Missing Data

Options in R

Missing data is a real problem in doing empirical research. What compounds this problem is that developing countries are more affected than developed ones. Ironically, we are more interested in developing countries in this module, and so this is going to become a real-life struggle for you over the coming weeks.

R has multiple ways in which to address missing data. We have already encountered the exclusion of missing values when using descriptive statistics within the setx function in Week 3, such as:

mean(europe2000$lifeexp, na.rm=TRUE)

When we run regression models, for example through the function lm, R let’s you specify what you wish to do with observations (rows) that have missing values in them with the function na.action. This option has four logical options6:

  • na.fail: Stop if any missing values are encountered
  • na.omit: Drop out any rows with missing values anywhere in them and forgets them forever.
  • na.exclude: Drop out rows with missing values, but keeps track of where they were (so that when you make predictions, for example, you end up with a vector whose length is that of the original response.)
  • na.pass: Take no action

By default, R would apply na.omit which we call “listwise deletion”. This means, that as soon as one value within an observation is missing, R drops that entire observation. This can potentially decimate the number of observations for analysis quite drastically! This in turn has implications for inference. Let me illustrate this.

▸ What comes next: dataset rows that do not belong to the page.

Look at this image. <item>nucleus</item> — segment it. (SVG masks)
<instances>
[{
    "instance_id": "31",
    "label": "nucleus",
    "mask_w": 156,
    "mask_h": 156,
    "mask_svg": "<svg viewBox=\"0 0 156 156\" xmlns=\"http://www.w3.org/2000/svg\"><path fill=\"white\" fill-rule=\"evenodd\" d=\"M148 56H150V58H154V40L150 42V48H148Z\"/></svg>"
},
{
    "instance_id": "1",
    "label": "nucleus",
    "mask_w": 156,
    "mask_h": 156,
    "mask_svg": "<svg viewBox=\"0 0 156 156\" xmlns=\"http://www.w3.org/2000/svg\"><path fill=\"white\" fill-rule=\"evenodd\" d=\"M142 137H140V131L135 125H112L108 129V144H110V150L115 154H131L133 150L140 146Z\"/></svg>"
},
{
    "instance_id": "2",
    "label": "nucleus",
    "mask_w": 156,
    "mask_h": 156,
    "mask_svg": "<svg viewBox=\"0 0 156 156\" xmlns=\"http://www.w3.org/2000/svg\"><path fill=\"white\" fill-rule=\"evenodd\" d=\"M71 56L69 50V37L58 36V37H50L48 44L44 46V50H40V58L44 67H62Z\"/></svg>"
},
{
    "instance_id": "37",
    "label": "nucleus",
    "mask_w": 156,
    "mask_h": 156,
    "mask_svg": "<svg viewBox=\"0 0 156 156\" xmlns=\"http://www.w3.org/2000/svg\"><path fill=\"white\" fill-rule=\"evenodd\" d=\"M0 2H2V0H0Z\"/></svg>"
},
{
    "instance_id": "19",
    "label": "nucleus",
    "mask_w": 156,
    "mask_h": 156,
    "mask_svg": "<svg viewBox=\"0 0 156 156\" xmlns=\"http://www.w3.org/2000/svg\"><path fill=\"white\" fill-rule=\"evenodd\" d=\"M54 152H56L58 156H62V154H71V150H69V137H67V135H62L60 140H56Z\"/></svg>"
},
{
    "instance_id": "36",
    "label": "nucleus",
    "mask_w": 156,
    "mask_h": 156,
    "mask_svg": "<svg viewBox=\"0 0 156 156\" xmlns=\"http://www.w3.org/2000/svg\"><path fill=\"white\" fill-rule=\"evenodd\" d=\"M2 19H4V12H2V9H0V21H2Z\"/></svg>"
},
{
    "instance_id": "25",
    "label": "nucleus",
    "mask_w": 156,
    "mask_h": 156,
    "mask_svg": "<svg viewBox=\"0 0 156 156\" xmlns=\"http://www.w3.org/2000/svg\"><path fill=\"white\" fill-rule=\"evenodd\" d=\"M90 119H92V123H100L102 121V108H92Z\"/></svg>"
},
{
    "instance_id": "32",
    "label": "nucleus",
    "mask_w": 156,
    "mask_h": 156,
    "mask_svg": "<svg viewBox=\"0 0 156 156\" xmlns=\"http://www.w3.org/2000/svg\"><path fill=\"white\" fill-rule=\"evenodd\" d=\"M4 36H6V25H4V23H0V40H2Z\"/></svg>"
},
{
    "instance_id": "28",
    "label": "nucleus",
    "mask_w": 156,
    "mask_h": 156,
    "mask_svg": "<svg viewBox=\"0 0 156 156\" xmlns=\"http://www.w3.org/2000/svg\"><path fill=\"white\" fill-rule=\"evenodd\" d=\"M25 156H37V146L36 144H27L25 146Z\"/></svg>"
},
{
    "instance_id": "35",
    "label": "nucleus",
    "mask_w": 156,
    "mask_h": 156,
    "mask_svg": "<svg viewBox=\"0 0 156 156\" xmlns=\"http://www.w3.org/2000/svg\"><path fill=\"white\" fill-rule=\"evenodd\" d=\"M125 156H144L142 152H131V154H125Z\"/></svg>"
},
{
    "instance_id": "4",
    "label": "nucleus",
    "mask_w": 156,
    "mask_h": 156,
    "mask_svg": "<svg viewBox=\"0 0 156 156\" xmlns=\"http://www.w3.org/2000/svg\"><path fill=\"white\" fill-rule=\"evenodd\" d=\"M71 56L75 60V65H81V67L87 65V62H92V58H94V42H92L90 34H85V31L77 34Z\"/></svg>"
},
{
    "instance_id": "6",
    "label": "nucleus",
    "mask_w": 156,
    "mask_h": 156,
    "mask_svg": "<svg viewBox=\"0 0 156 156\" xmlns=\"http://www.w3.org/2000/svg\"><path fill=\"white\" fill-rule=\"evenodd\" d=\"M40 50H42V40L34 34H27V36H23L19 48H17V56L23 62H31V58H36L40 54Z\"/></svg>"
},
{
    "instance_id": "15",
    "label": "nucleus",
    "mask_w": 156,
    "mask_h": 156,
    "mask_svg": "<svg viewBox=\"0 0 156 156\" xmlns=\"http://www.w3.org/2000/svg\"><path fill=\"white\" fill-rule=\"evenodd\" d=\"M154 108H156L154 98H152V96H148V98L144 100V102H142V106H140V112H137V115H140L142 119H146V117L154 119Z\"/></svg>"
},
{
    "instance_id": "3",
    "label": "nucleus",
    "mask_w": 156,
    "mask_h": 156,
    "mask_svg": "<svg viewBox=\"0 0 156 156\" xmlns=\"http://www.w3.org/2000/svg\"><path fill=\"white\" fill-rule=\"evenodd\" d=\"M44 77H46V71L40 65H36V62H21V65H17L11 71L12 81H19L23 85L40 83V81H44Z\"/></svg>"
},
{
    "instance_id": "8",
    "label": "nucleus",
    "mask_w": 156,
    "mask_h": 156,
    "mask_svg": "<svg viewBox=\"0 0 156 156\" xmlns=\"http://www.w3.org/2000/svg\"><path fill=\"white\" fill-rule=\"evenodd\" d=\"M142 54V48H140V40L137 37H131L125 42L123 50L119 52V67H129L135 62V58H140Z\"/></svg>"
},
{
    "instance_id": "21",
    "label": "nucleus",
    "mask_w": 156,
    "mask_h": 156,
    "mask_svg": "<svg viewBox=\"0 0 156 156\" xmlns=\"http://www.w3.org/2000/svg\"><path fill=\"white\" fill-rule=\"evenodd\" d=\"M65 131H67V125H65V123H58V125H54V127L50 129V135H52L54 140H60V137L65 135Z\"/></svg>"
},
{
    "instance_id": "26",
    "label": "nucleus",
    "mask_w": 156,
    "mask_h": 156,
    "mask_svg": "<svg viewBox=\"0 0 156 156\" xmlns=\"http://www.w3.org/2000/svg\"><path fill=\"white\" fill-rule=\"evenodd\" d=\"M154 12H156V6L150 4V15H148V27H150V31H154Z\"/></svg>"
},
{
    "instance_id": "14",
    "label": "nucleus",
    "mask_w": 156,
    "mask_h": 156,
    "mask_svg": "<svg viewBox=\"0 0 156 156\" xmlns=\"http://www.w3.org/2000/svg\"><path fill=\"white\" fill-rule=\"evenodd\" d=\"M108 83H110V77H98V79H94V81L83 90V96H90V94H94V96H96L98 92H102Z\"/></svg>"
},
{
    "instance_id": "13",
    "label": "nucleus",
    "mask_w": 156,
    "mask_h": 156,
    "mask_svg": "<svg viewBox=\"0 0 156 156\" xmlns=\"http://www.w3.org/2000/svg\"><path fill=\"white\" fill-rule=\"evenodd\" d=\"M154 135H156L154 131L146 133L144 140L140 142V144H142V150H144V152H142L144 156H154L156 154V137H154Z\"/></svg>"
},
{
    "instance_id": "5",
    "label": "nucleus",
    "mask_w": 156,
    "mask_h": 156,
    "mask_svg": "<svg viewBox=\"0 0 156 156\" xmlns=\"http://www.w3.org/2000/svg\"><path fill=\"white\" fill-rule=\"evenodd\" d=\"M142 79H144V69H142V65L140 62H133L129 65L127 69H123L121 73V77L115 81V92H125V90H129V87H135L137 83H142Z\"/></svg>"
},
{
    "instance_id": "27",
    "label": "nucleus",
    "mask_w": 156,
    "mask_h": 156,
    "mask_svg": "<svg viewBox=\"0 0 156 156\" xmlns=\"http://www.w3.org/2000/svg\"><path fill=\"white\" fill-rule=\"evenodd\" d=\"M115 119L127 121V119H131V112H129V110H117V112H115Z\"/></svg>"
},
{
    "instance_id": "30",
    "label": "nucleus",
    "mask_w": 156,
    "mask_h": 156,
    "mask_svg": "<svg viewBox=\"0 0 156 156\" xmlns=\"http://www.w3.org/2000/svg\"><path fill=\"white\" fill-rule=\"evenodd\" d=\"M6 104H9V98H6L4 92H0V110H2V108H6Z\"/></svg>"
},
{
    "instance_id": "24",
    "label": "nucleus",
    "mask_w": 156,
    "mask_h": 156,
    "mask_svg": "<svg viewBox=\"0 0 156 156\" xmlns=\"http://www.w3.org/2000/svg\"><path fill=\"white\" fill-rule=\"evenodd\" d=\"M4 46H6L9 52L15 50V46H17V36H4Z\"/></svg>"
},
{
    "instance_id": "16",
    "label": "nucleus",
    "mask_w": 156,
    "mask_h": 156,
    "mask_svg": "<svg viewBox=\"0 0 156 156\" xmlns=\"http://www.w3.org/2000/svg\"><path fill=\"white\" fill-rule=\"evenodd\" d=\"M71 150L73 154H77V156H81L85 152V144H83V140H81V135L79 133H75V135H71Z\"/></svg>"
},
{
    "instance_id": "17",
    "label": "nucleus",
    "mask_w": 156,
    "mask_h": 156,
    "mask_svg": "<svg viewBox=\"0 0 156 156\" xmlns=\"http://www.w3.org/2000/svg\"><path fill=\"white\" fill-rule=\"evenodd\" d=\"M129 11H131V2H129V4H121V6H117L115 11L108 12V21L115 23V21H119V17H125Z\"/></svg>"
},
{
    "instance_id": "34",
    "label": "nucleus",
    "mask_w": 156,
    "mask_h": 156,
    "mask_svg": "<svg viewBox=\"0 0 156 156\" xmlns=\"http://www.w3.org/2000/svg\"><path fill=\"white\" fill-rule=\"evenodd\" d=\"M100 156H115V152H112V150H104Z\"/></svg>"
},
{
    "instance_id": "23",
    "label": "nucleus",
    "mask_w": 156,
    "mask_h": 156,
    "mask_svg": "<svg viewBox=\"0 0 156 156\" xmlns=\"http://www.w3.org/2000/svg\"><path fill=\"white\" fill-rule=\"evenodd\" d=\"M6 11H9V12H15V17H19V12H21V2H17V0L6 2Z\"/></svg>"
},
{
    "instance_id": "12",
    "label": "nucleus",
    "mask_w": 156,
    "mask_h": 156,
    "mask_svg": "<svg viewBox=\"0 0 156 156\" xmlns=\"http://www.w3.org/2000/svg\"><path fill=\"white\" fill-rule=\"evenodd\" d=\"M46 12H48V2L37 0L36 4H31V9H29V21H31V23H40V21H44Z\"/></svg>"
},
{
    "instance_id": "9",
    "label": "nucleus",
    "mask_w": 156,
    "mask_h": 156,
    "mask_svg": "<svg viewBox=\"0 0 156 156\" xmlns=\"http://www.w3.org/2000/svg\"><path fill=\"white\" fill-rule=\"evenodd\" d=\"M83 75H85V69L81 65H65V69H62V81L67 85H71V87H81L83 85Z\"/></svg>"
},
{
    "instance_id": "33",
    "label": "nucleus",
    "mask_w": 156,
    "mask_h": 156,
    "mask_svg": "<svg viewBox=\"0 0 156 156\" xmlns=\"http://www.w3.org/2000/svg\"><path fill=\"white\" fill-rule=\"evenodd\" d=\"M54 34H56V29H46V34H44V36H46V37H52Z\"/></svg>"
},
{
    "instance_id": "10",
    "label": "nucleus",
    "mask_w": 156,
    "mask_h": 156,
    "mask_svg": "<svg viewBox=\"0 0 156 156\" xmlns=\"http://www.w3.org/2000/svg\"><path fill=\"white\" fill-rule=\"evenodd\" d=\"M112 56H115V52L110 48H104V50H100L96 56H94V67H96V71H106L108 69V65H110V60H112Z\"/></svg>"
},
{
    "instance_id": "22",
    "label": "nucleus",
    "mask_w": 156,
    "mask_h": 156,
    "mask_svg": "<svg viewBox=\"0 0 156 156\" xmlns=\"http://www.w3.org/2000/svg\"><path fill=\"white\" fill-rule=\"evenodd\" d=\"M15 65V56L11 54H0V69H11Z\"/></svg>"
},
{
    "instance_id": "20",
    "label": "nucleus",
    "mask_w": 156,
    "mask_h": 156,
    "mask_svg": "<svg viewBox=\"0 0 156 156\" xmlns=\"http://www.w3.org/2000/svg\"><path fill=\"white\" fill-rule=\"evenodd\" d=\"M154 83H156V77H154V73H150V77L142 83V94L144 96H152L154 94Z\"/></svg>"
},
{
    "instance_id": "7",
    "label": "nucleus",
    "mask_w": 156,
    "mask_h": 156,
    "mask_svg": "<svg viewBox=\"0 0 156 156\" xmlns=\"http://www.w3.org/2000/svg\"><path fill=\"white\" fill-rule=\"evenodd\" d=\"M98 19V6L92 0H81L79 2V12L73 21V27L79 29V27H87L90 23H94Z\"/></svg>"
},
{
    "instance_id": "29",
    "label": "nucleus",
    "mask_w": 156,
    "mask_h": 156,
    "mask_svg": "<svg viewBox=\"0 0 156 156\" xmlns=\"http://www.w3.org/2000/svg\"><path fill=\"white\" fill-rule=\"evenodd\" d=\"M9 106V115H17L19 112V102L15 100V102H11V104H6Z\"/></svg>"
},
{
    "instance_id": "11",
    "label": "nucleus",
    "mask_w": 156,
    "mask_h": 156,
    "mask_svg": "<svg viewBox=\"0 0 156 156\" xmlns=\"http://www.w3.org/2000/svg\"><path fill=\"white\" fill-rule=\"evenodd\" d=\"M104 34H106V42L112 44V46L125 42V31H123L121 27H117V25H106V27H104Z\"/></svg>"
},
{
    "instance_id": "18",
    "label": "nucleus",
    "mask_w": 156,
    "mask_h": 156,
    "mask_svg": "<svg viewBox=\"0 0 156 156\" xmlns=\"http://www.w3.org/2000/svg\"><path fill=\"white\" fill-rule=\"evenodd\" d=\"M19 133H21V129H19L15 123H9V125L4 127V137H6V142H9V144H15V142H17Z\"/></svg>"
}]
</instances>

Methodological Implications

In an ideal world, we would have a data set in which each value is present (indicated by the presence of an x in each of the cells of this table):

Unfortunately, in the real world, we are much more likely to have a Swiss cheese, such as this:

\label{fig:real}Schematic of a real data set

Figure 13: Schematic of a real data set

You will already have seen this when opening the data sets we are working with. In Figure 14, for example, the variable gdppc only has three missing values, but agri is completely missing.

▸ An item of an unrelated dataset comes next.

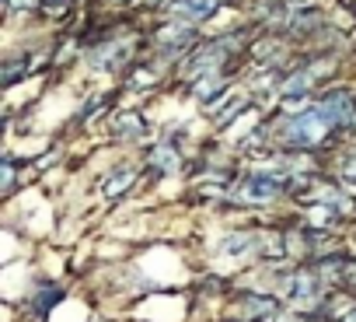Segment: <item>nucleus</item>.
I'll list each match as a JSON object with an SVG mask.
<instances>
[{"label": "nucleus", "mask_w": 356, "mask_h": 322, "mask_svg": "<svg viewBox=\"0 0 356 322\" xmlns=\"http://www.w3.org/2000/svg\"><path fill=\"white\" fill-rule=\"evenodd\" d=\"M133 179H136L133 169H115V172L105 179V197H122V193L133 186Z\"/></svg>", "instance_id": "nucleus-8"}, {"label": "nucleus", "mask_w": 356, "mask_h": 322, "mask_svg": "<svg viewBox=\"0 0 356 322\" xmlns=\"http://www.w3.org/2000/svg\"><path fill=\"white\" fill-rule=\"evenodd\" d=\"M342 322H356V312H353V315H346V319H342Z\"/></svg>", "instance_id": "nucleus-14"}, {"label": "nucleus", "mask_w": 356, "mask_h": 322, "mask_svg": "<svg viewBox=\"0 0 356 322\" xmlns=\"http://www.w3.org/2000/svg\"><path fill=\"white\" fill-rule=\"evenodd\" d=\"M321 112H325V119H328V126H346L349 119H353V98L349 95H328L325 102H321Z\"/></svg>", "instance_id": "nucleus-4"}, {"label": "nucleus", "mask_w": 356, "mask_h": 322, "mask_svg": "<svg viewBox=\"0 0 356 322\" xmlns=\"http://www.w3.org/2000/svg\"><path fill=\"white\" fill-rule=\"evenodd\" d=\"M252 319L255 315H273V301H266V298H245V305H241Z\"/></svg>", "instance_id": "nucleus-9"}, {"label": "nucleus", "mask_w": 356, "mask_h": 322, "mask_svg": "<svg viewBox=\"0 0 356 322\" xmlns=\"http://www.w3.org/2000/svg\"><path fill=\"white\" fill-rule=\"evenodd\" d=\"M280 193H283L280 176H248L241 183V200H248V204H266V200H276Z\"/></svg>", "instance_id": "nucleus-2"}, {"label": "nucleus", "mask_w": 356, "mask_h": 322, "mask_svg": "<svg viewBox=\"0 0 356 322\" xmlns=\"http://www.w3.org/2000/svg\"><path fill=\"white\" fill-rule=\"evenodd\" d=\"M328 130V119H325V112L321 109H311V112H300V116H293L286 126H283V144H290V147H311V144H318L321 140V133Z\"/></svg>", "instance_id": "nucleus-1"}, {"label": "nucleus", "mask_w": 356, "mask_h": 322, "mask_svg": "<svg viewBox=\"0 0 356 322\" xmlns=\"http://www.w3.org/2000/svg\"><path fill=\"white\" fill-rule=\"evenodd\" d=\"M53 301H60V287H42V291H39V298H35V312H39V315H46V308H49Z\"/></svg>", "instance_id": "nucleus-10"}, {"label": "nucleus", "mask_w": 356, "mask_h": 322, "mask_svg": "<svg viewBox=\"0 0 356 322\" xmlns=\"http://www.w3.org/2000/svg\"><path fill=\"white\" fill-rule=\"evenodd\" d=\"M193 43H196L193 29H164V32L157 36V46H161L164 53H178V49H189Z\"/></svg>", "instance_id": "nucleus-6"}, {"label": "nucleus", "mask_w": 356, "mask_h": 322, "mask_svg": "<svg viewBox=\"0 0 356 322\" xmlns=\"http://www.w3.org/2000/svg\"><path fill=\"white\" fill-rule=\"evenodd\" d=\"M15 186V165H11V158H4V190Z\"/></svg>", "instance_id": "nucleus-12"}, {"label": "nucleus", "mask_w": 356, "mask_h": 322, "mask_svg": "<svg viewBox=\"0 0 356 322\" xmlns=\"http://www.w3.org/2000/svg\"><path fill=\"white\" fill-rule=\"evenodd\" d=\"M154 161H157V169H175L171 147H157V151H154Z\"/></svg>", "instance_id": "nucleus-11"}, {"label": "nucleus", "mask_w": 356, "mask_h": 322, "mask_svg": "<svg viewBox=\"0 0 356 322\" xmlns=\"http://www.w3.org/2000/svg\"><path fill=\"white\" fill-rule=\"evenodd\" d=\"M32 4H35V0H8V8H11V11H18V8H32Z\"/></svg>", "instance_id": "nucleus-13"}, {"label": "nucleus", "mask_w": 356, "mask_h": 322, "mask_svg": "<svg viewBox=\"0 0 356 322\" xmlns=\"http://www.w3.org/2000/svg\"><path fill=\"white\" fill-rule=\"evenodd\" d=\"M217 8H220V0H178L175 15L186 22H207V18H213Z\"/></svg>", "instance_id": "nucleus-5"}, {"label": "nucleus", "mask_w": 356, "mask_h": 322, "mask_svg": "<svg viewBox=\"0 0 356 322\" xmlns=\"http://www.w3.org/2000/svg\"><path fill=\"white\" fill-rule=\"evenodd\" d=\"M283 294L290 298V301H314V294H318V284H314V277L307 273V270H300V273H290L286 280H283Z\"/></svg>", "instance_id": "nucleus-3"}, {"label": "nucleus", "mask_w": 356, "mask_h": 322, "mask_svg": "<svg viewBox=\"0 0 356 322\" xmlns=\"http://www.w3.org/2000/svg\"><path fill=\"white\" fill-rule=\"evenodd\" d=\"M143 133H147V126H143V119H140L136 112H122V116L115 119V137L136 140V137H143Z\"/></svg>", "instance_id": "nucleus-7"}]
</instances>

\label{fig:missing}Excerpt from the `world` data set

Figure 14: Excerpt from the world data set

If you ran a regression model that uses the variable agri listwise deletion would delete all observations and you would end up with no model. Here, the amount of observations you would lose is obvious. But since different variables have missing values in different places, it is often not as obvious as that. Assume, for example that we wished to use all four variables in our Schematic in Figure 13. Even though the “missingness” problem looks much less pronounced than in the agri variable in the world data set (see Figure 14, listwise deletion would ensure that we would only be left with two observations out of ten in our model:

So what do you do when you find yourself in such a situation? An obvious answer would be to simply leave out a variable that has a high degree of missingness. This solution is flawed, however. If your theory tells you that the variable plays a role in measuring one of the concepts then leaving it out would create so-called omitted variable bias – a problem you really don’t want to have. A much better solution, therefore, is to use a proxy variable. Take agri as an example. It measures the percentage of GDP generated by agriculture, and would probably enter a statistical model to measure the transition of a traditional society (agricultural) to a modern, industrialised society. So, rather then measuring the move away from agri, you would also measure the transformation into industry. If you can find a variable measuring the percentage of GDP generated by the industry sector, and this variable has fewer observations missing, you could you it instead of agri and still be measuring the same thing.

Sometimes, it is not as straightforward as this, however, and you will have to resort to variables that have less measurement validity. Assume, for example, you want to measure the populations ability to read. Then literacy from our data set would be an obvious choice. But sadly, it has a high number of observations missing. An alternative is primary gross enrolment (enrol_gross), as pupils learn to read and write in primary school. This variable does not measure the characteristic we are interested in as directly as literacy, but it would allow us to include more observations in our model. It is an art to balance measurement validity against the number of observations, there is no hard and fast rule to help you make this decision. But as long as you discuss and explain your reasoning in the assessment, you will be fine for this module – after all, you are only starting out on this.